Task to complete: Go over the records and copy every line with the string "United".

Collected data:
□ □ □ □
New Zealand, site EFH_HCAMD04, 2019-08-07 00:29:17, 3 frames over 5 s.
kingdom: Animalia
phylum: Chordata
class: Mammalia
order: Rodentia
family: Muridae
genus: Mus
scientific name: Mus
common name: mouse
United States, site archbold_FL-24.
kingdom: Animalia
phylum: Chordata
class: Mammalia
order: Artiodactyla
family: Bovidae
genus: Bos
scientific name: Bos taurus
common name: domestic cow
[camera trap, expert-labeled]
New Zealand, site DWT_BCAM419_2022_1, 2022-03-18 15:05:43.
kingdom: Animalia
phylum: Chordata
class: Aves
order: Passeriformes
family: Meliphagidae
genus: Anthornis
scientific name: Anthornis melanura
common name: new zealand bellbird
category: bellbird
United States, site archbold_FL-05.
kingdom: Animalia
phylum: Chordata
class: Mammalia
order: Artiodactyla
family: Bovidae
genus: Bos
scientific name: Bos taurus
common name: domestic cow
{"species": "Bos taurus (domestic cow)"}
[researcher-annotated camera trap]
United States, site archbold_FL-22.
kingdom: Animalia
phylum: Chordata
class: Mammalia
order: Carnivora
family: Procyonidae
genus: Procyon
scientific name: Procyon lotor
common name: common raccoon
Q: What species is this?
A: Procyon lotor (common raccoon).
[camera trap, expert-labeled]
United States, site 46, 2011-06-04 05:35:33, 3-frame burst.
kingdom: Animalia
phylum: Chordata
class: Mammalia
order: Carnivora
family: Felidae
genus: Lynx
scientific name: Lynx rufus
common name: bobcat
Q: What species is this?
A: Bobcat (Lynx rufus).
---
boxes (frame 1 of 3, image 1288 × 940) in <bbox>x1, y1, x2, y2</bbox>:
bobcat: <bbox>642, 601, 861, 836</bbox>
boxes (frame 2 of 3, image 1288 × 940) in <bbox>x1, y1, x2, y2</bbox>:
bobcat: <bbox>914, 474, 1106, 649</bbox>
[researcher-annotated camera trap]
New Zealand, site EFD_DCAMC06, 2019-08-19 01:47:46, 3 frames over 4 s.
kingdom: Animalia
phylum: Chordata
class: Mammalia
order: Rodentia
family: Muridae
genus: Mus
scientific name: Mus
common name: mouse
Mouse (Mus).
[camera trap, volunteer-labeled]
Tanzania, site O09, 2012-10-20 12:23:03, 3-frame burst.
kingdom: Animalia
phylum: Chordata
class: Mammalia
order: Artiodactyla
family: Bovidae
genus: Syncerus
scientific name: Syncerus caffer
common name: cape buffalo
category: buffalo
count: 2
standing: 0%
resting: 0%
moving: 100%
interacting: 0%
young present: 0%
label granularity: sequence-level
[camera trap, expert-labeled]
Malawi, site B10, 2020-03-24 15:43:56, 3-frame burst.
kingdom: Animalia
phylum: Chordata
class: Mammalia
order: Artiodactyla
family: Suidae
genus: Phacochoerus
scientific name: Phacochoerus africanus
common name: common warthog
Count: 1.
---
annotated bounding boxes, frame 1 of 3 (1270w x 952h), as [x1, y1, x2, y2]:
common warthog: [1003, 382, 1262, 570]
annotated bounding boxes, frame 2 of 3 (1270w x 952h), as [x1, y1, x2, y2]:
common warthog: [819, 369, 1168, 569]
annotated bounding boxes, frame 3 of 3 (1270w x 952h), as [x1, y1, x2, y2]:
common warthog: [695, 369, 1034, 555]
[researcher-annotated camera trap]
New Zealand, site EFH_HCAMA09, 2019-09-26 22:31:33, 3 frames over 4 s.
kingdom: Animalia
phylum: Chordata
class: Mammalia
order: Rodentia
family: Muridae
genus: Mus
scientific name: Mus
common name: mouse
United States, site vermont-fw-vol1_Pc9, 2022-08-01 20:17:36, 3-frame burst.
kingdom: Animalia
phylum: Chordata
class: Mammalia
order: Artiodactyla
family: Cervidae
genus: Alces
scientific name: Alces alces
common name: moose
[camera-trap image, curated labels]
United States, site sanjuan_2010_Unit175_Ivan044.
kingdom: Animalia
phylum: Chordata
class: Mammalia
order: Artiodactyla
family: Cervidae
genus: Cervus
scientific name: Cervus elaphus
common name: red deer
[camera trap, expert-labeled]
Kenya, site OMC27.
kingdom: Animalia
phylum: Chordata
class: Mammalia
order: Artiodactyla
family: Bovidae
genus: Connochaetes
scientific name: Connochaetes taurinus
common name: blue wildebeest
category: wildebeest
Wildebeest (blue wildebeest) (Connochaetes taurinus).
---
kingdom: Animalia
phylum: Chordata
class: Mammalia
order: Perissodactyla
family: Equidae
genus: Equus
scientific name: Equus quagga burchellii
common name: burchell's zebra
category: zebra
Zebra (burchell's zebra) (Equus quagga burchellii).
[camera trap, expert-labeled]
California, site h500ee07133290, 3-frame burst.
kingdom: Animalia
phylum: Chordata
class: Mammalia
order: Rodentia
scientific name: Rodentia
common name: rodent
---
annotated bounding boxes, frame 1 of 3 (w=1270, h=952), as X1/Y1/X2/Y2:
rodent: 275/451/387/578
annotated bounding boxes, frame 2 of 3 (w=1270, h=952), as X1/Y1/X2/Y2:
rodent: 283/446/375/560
□ □ □ □
Written response:
United States, site archbold_FL-24.
United States, site archbold_FL-05.
United States, site archbold_FL-22.
United States, site 46, 2011-06-04 05:35:33, 3-frame burst.
United States, site vermont-fw-vol1_Pc9, 2022-08-01 20:17:36, 3-frame burst.
United States, site sanjuan_2010_Unit175_Ivan044.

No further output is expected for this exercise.